DIRECTION 1:
Put the part of the records that opens with the line containing "This scene depicts" and closes with the line containing "Answer: pixel 34" into a JSON list of strings, one string per line, including both end lines and omitting blank lines. Include only those lines.

--- Start SELECTED TEXT ---

Time and Space Complexity

Time Complexity: O(n^2)

The algorithm works as follows:

  • First, it groups points by their x-coordinates in a dictionary: O(n) where n is the number of points
  • Sorting the x-coordinates: O(k log k) where k is the number of unique x-coordinates, and k ≤ n
  • For each x-coordinate, it sorts the y-values: The total cost across all x-coordinates is O(n log n) in the worst case
  • The nested loops iterate through pairs of y-values for each x-coordinate:
    • In the worst case, all points could share the same x-coordinate, leading to O(n^2) pairs
    • For each pair (y1, y2), checking if it exists in the dictionary and updating takes O(1)
  • Overall: O(n) + O(n log n) + O(n^2) = O(n^2)

Space Complexity: O(n)

The space usage includes:

  • Dictionary d storing all points grouped by x-coordinate: O(n)
  • Dictionary pos storing pairs of y-coordinates: In the worst case, we could have O(n^2) unique pairs, but since we only store the most recent x-coordinate for each pair, and we process x-coordinates in sorted order, the actual number of stored pairs at any time is bounded by the number of possible y-coordinate pairs across all x-coordinates, which is O(n) in total
  • Sorted list of y-values: O(n) across all iterations
  • Overall: O(n)

Learn more about how to find time and space complexity quickly.

Common Pitfalls

1. Not Handling Duplicate Points

One common pitfall is not considering that the input might contain duplicate points. If the same point appears multiple times in the input, it could lead to incorrect behavior when forming rectangles.

--- End SELECTED TEXT ---

DIRECTION 2:
Transcribe the whole complexity analysis text above, character for character.

--- Start EXTRACTED RECORDS ---

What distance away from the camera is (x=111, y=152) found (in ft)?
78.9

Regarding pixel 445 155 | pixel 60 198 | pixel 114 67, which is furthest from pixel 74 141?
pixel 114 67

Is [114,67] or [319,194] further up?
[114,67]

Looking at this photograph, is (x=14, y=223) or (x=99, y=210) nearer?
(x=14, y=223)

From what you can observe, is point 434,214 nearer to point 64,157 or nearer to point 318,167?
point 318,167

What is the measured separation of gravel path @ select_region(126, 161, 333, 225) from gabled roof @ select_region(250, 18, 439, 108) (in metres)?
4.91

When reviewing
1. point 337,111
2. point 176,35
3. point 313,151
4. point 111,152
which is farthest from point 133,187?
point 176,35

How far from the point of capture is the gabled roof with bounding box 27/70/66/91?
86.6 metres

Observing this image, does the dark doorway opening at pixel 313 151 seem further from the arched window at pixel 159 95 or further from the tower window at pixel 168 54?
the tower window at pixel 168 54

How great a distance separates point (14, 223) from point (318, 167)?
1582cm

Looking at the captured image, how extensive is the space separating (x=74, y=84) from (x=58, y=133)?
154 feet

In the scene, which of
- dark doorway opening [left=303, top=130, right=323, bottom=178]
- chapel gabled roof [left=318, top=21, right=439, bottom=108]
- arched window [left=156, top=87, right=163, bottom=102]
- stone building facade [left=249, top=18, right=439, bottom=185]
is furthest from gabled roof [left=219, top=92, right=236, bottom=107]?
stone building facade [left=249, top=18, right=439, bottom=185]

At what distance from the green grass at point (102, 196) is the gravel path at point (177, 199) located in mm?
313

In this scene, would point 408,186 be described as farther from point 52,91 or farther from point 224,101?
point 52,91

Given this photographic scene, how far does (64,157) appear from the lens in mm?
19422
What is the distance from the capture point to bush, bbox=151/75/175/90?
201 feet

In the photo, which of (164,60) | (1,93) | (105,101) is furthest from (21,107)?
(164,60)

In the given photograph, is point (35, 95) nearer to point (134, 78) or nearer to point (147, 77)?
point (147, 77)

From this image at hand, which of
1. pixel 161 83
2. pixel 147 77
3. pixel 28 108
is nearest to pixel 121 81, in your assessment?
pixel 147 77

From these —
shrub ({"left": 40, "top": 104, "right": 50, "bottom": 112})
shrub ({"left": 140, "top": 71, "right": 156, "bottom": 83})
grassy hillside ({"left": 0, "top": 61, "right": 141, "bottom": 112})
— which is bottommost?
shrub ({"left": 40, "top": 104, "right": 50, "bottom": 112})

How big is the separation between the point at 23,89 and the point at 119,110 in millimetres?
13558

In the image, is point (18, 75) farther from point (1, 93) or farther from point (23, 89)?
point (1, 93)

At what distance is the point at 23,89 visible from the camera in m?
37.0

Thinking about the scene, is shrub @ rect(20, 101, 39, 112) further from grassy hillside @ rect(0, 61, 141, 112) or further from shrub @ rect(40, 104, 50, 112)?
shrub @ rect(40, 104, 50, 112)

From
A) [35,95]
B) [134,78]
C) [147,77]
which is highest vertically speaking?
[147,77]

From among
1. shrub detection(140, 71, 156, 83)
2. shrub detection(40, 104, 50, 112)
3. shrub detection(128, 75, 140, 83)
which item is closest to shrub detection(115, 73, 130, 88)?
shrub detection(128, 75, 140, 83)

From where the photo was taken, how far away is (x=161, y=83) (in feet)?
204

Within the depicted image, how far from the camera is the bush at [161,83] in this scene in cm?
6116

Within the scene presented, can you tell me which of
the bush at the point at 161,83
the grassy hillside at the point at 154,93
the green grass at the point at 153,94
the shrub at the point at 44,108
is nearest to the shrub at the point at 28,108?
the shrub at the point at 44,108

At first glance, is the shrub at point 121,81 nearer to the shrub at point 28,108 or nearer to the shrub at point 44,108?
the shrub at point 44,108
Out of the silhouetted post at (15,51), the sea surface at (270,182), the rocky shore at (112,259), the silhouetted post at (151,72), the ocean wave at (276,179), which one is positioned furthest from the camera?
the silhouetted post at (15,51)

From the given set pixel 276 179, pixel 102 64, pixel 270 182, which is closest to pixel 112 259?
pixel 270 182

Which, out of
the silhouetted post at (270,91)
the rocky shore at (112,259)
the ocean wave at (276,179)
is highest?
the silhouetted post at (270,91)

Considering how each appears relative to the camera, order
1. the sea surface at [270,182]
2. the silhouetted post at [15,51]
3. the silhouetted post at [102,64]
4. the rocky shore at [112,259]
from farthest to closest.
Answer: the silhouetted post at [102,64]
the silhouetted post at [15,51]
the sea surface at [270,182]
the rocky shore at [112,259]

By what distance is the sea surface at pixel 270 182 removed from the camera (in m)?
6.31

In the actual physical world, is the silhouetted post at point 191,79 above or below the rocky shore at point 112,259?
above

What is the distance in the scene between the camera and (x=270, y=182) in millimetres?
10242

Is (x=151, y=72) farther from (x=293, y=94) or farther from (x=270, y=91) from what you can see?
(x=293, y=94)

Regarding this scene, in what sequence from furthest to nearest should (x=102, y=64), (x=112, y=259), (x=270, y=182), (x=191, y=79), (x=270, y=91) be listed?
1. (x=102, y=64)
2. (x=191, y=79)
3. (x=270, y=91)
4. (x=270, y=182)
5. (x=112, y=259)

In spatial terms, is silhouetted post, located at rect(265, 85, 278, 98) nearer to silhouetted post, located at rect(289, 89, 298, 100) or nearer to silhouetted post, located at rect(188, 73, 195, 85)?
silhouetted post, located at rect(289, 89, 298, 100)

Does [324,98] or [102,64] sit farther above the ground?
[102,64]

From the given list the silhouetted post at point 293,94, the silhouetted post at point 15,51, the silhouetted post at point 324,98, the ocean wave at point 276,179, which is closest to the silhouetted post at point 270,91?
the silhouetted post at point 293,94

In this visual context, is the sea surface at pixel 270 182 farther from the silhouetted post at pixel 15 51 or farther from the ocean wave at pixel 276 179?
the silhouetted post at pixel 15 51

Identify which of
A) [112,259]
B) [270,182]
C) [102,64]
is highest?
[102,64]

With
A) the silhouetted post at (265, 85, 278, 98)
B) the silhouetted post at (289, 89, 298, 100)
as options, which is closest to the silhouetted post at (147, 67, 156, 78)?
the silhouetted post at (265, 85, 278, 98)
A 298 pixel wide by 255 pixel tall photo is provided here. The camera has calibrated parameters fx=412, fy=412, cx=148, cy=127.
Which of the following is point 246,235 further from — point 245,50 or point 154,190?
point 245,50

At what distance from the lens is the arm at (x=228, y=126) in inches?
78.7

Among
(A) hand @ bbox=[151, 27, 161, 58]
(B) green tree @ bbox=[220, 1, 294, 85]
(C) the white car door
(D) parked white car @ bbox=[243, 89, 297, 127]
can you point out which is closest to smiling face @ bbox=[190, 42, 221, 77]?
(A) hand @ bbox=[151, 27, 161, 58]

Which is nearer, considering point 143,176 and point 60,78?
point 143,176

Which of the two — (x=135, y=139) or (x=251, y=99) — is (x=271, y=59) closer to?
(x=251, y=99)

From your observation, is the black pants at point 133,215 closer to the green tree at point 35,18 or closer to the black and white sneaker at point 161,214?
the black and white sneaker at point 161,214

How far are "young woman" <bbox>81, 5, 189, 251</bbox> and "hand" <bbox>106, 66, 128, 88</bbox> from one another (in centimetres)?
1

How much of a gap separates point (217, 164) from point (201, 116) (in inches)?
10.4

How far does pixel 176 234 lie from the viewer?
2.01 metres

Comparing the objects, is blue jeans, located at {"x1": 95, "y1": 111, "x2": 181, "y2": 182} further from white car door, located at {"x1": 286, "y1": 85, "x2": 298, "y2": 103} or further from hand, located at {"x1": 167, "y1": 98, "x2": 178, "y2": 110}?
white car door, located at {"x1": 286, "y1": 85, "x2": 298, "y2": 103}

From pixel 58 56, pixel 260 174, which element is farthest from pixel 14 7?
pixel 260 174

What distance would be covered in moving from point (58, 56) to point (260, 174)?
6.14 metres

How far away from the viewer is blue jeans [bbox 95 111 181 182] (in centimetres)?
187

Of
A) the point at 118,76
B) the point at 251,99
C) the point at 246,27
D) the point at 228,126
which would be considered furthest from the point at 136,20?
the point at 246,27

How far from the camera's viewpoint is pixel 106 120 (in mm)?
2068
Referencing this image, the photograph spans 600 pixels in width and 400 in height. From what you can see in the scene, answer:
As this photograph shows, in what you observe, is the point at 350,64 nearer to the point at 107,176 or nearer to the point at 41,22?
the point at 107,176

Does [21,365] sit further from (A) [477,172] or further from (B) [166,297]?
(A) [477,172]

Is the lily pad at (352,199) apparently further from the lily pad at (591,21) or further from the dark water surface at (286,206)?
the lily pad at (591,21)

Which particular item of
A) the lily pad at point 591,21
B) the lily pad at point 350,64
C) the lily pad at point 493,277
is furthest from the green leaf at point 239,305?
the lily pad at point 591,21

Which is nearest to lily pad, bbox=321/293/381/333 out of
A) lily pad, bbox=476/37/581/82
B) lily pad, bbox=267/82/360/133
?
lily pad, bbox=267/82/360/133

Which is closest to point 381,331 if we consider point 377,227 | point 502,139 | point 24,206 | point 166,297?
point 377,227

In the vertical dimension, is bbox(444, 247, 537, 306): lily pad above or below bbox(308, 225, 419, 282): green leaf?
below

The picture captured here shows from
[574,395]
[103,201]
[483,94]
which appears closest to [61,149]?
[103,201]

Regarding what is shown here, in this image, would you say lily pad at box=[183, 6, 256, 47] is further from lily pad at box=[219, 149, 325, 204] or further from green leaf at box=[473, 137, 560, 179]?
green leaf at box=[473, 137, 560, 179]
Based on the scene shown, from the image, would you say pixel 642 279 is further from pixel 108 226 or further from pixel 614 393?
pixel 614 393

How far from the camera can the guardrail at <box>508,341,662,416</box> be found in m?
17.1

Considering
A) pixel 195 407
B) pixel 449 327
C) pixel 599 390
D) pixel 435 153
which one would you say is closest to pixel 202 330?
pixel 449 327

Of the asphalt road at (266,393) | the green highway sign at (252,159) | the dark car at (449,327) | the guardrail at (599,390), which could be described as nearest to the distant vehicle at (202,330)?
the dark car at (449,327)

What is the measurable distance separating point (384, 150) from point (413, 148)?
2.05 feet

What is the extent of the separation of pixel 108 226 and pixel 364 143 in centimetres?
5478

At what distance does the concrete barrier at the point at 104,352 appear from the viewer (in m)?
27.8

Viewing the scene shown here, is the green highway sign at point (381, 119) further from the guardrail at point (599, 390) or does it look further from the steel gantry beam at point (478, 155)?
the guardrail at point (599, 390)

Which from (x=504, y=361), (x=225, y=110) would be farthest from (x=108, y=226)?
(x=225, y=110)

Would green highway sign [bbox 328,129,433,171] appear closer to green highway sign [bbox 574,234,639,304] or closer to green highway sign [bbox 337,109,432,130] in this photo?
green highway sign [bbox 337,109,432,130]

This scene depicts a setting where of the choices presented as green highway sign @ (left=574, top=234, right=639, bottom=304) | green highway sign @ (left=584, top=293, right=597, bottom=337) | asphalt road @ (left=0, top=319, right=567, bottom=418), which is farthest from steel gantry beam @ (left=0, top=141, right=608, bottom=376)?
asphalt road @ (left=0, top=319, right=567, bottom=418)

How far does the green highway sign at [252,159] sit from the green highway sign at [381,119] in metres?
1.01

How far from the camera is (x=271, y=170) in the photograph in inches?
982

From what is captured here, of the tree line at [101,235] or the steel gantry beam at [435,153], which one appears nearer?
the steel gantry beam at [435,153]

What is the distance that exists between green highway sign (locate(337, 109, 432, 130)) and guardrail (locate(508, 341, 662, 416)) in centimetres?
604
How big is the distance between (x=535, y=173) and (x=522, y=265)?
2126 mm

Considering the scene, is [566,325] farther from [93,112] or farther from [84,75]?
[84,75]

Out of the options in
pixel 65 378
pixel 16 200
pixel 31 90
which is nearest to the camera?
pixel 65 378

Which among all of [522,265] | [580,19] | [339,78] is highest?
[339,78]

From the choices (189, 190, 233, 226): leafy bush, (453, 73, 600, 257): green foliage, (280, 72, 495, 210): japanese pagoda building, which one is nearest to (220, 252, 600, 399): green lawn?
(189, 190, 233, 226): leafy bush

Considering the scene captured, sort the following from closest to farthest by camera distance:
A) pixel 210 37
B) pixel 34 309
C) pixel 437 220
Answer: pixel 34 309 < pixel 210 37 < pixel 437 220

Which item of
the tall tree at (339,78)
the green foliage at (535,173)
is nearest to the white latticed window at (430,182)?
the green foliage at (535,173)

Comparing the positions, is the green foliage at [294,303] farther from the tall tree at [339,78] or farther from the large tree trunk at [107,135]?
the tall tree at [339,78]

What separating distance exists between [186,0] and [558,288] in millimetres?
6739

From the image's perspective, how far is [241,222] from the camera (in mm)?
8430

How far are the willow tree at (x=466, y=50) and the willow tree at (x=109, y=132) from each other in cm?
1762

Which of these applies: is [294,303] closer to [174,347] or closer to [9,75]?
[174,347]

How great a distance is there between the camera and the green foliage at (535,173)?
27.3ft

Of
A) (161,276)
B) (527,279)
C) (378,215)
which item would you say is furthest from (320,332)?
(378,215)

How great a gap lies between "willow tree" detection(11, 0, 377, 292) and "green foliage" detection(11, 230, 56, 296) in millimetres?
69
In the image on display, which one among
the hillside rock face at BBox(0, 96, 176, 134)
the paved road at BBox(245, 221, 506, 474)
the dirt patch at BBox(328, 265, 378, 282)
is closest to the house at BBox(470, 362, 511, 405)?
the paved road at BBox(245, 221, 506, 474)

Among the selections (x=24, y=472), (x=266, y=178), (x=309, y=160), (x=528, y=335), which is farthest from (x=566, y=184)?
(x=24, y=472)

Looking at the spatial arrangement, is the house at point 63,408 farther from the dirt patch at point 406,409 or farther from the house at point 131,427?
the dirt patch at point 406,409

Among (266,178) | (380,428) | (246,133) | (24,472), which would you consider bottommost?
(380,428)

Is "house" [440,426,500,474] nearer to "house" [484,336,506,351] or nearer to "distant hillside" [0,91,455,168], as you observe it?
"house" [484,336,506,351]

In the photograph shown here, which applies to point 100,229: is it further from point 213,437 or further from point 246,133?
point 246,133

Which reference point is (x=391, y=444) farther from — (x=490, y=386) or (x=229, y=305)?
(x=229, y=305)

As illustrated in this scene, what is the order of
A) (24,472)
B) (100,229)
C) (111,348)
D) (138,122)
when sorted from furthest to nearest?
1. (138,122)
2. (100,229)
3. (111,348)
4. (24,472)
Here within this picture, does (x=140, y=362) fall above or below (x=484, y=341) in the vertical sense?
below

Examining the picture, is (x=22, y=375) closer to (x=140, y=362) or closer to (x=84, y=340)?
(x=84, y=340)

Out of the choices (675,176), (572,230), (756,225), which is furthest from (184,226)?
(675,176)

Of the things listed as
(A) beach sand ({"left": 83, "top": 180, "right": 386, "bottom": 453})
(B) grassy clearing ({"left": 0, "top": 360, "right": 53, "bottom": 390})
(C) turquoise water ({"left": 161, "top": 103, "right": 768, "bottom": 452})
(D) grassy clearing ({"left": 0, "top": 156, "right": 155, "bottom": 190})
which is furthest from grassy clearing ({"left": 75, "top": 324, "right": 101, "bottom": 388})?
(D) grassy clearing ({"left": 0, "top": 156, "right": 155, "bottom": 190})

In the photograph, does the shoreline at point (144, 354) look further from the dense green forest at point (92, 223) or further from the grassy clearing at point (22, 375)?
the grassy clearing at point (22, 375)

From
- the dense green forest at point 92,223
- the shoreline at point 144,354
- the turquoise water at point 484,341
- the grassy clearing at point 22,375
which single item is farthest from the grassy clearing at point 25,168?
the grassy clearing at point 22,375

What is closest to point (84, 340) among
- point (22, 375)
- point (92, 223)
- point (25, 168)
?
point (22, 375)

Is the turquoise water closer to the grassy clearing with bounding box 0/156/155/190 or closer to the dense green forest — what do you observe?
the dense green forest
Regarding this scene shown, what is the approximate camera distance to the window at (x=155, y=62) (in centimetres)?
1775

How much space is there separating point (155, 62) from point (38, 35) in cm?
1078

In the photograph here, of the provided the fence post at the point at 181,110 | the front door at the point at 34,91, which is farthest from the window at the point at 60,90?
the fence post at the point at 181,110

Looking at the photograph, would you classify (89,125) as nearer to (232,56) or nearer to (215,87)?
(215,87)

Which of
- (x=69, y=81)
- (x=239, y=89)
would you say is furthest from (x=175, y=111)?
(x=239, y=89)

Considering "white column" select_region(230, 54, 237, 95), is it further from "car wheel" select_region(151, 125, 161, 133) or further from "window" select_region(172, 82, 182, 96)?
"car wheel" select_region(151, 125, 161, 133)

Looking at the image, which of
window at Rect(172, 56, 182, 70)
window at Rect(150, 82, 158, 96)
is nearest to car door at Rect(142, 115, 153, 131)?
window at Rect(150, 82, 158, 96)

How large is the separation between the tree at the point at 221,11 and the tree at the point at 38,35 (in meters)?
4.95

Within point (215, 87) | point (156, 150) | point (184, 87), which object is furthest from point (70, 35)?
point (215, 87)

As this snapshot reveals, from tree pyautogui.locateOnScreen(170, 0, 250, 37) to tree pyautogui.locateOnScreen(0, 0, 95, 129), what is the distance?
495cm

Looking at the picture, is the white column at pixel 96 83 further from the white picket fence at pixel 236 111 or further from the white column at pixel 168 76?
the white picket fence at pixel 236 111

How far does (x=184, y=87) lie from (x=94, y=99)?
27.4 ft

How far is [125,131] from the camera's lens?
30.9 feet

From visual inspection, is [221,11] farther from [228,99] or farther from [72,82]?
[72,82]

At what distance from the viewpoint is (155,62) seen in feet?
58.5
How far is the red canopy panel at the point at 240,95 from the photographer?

--- End EXTRACTED RECORDS ---

WORKED SOLUTION 1:
[
  "This scene depicts a setting where of the choices presented as green highway sign @ (left=574, top=234, right=639, bottom=304) | green highway sign @ (left=584, top=293, right=597, bottom=337) | asphalt road @ (left=0, top=319, right=567, bottom=418), which is farthest from steel gantry beam @ (left=0, top=141, right=608, bottom=376)?",
  "asphalt road @ (left=0, top=319, right=567, bottom=418)",
  "How far does the green highway sign at [252,159] sit from the green highway sign at [381,119] in metres?",
  "1.01",
  "How far from the camera is (x=271, y=170) in the photograph in inches?",
  "982",
  "From what is captured here, of the tree line at [101,235] or the steel gantry beam at [435,153], which one appears nearer?",
  "the steel gantry beam at [435,153]",
  "What is the distance that exists between green highway sign (locate(337, 109, 432, 130)) and guardrail (locate(508, 341, 662, 416)) in centimetres?",
  "604",
  "How big is the distance between (x=535, y=173) and (x=522, y=265)?",
  "2126 mm",
  "Considering the scene, is [566,325] farther from [93,112] or farther from [84,75]?",
  "[84,75]",
  "Out of the options in",
  "pixel 65 378",
  "pixel 16 200",
  "pixel 31 90",
  "which is nearest to the camera?",
  "pixel 65 378",
  "Which among all of [522,265] | [580,19] | [339,78] is highest?",
  "[339,78]",
  "From the choices (189, 190, 233, 226): leafy bush, (453, 73, 600, 257): green foliage, (280, 72, 495, 210): japanese pagoda building, which one is nearest to (220, 252, 600, 399): green lawn?",
  "(189, 190, 233, 226): leafy bush",
  "Considering the scene captured, sort the following from closest to farthest by camera distance:",
  "A) pixel 210 37",
  "B) pixel 34 309",
  "C) pixel 437 220",
  "Answer: pixel 34 309 < pixel 210 37 < pixel 437 220"
]

WORKED SOLUTION 2:
Time and Space Complexity

Time Complexity: O(n^2)

The algorithm works as follows:

  • First, it groups points by their x-coordinates in a dictionary: O(n) where n is the number of points
  • Sorting the x-coordinates: O(k log k) where k is the number of unique x-coordinates, and k ≤ n
  • For each x-coordinate, it sorts the y-values: The total cost across all x-coordinates is O(n log n) in the worst case
  • The nested loops iterate through pairs of y-values for each x-coordinate:
    • In the worst case, all points could share the same x-coordinate, leading to O(n^2) pairs
    • For each pair (y1, y2), checking if it exists in the dictionary and updating takes O(1)
  • Overall: O(n) + O(n log n) + O(n^2) = O(n^2)

Space Complexity: O(n)

The space usage includes:

  • Dictionary d storing all points grouped by x-coordinate: O(n)
  • Dictionary pos storing pairs of y-coordinates: In the worst case, we could have O(n^2) unique pairs, but since we only store the most recent x-coordinate for each pair, and we process x-coordinates in sorted order, the actual number of stored pairs at any time is bounded by the number of possible y-coordinate pairs across all x-coordinates, which is O(n) in total
  • Sorted list of y-values: O(n) across all iterations
  • Overall: O(n)

Learn more about how to find time and space complexity quickly.

Common Pitfalls

1. Not Handling Duplicate Points

One common pitfall is not considering that the input might contain duplicate points. If the same point appears multiple times in the input, it could lead to incorrect behavior when forming rectangles.